* **Exercise directions**: Exact copies of the lines from the one with "- Room Essentials™" through the last line of the entries, and no pictures, make up the answer.

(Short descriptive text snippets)

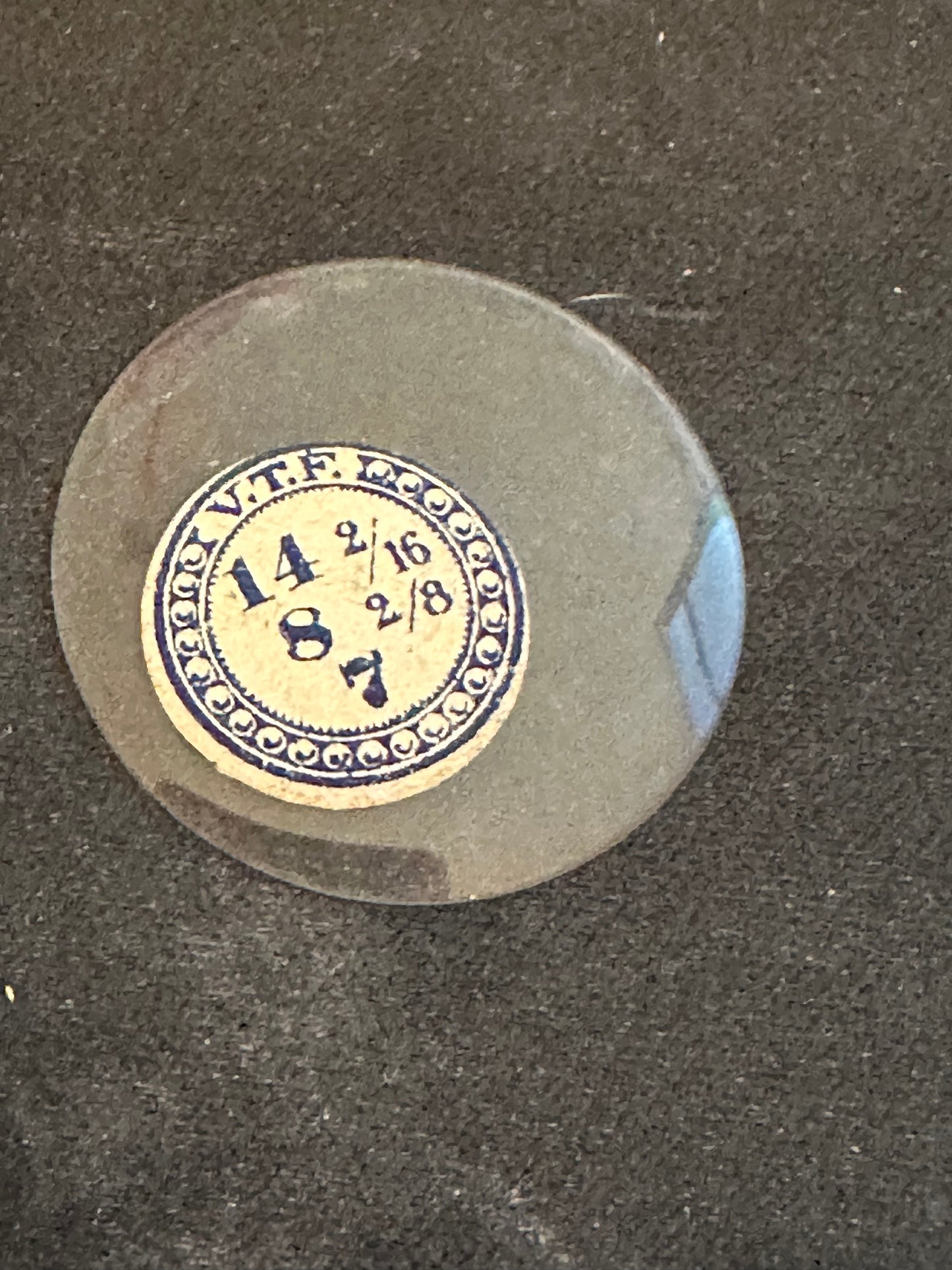 VTF Vintage Glass Hunting Case Watch Crystal 14-2/16 (~31.9mm) - NOS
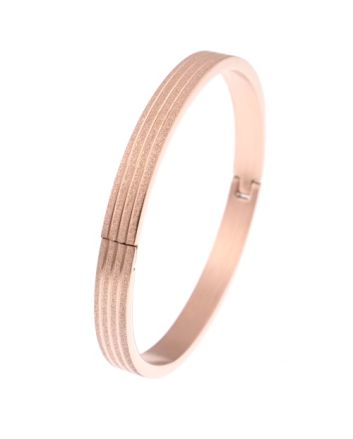Stainless Steel Fold-Over Bracelet 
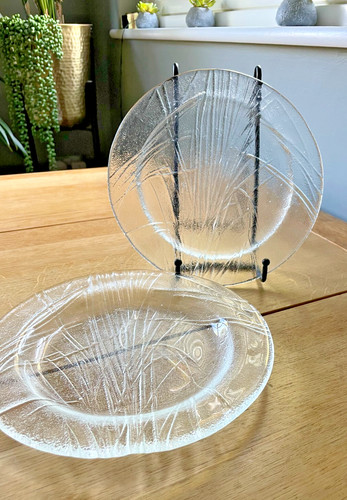 Pair vintage stylish pressed - pair,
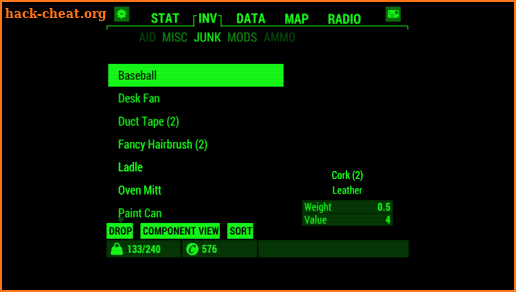 Fallout Pip-Boy screenshot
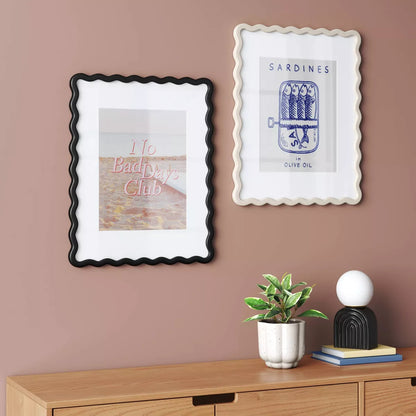 16"X20" Matted to 11"X14" Wavy Picture Frame White - Room Essentials™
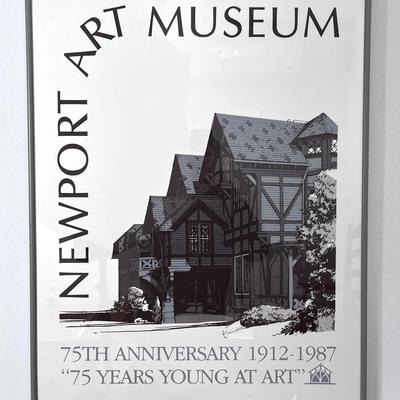 Newport Art Museum 75th Anniversary Poster (1912-1987)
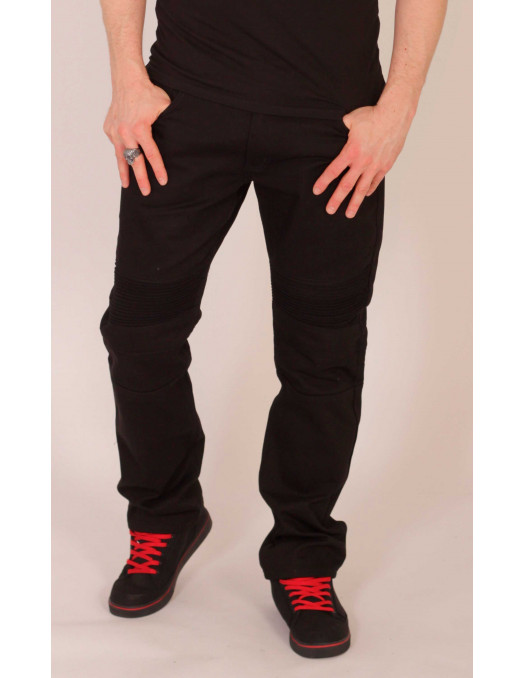 Biker Twill Pants Black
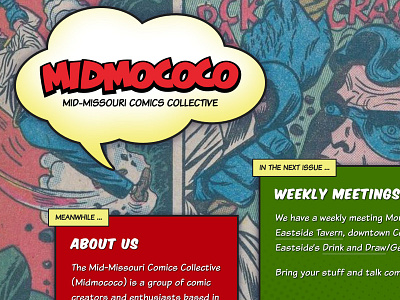 Midmococo 2.00 Site comics design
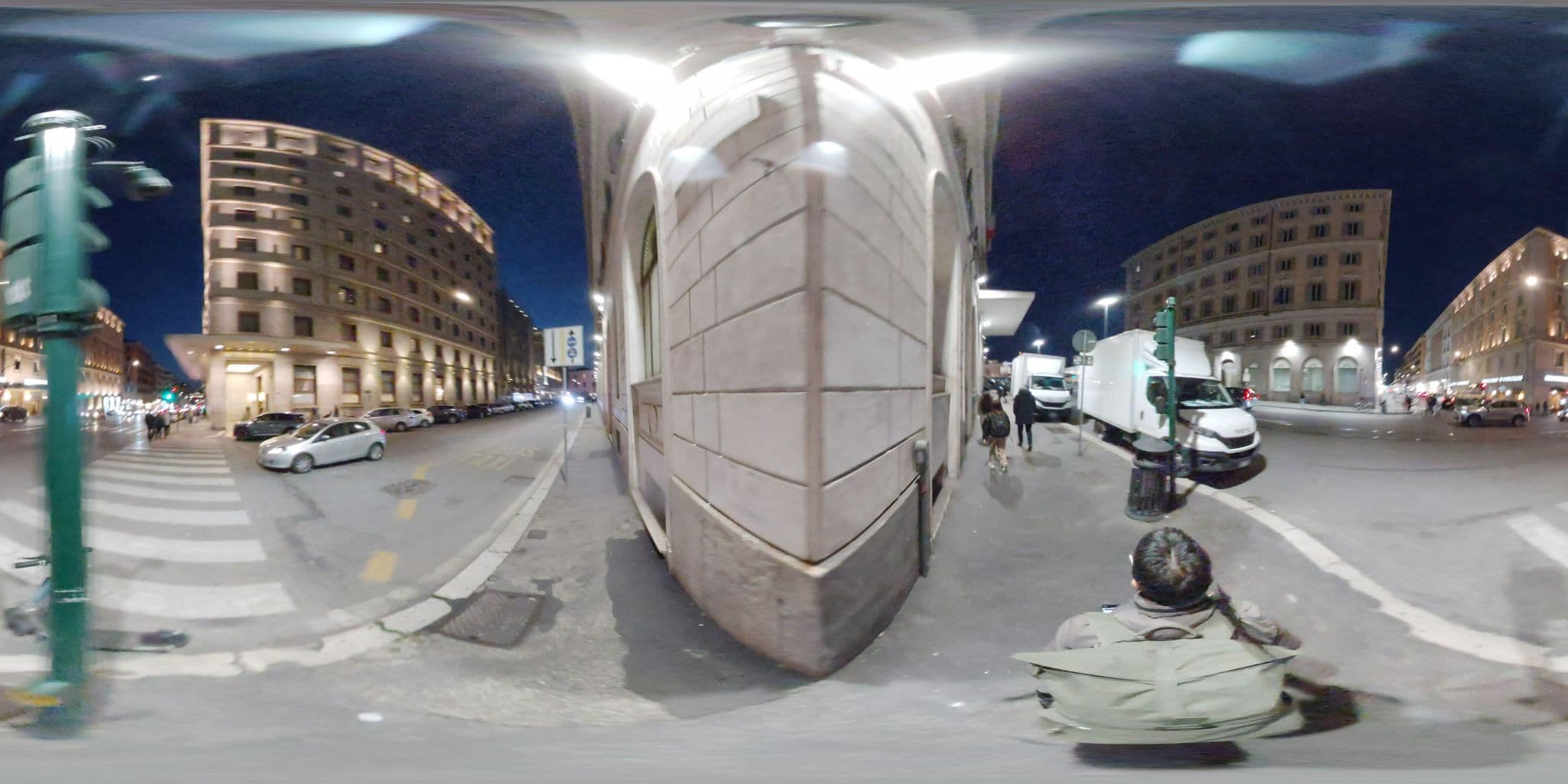 Street view near Hotel Mediterraneo, Monti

* **Written solution**:
 16"X20" Matted to 11"X14" Wavy Picture Frame White - Room Essentials™
 Newport Art Museum 75th Anniversary Poster (1912-1987)
 Biker Twill Pants Black
 Midmococo 2.00 Site comics design
 Street view near Hotel Mediterraneo, Monti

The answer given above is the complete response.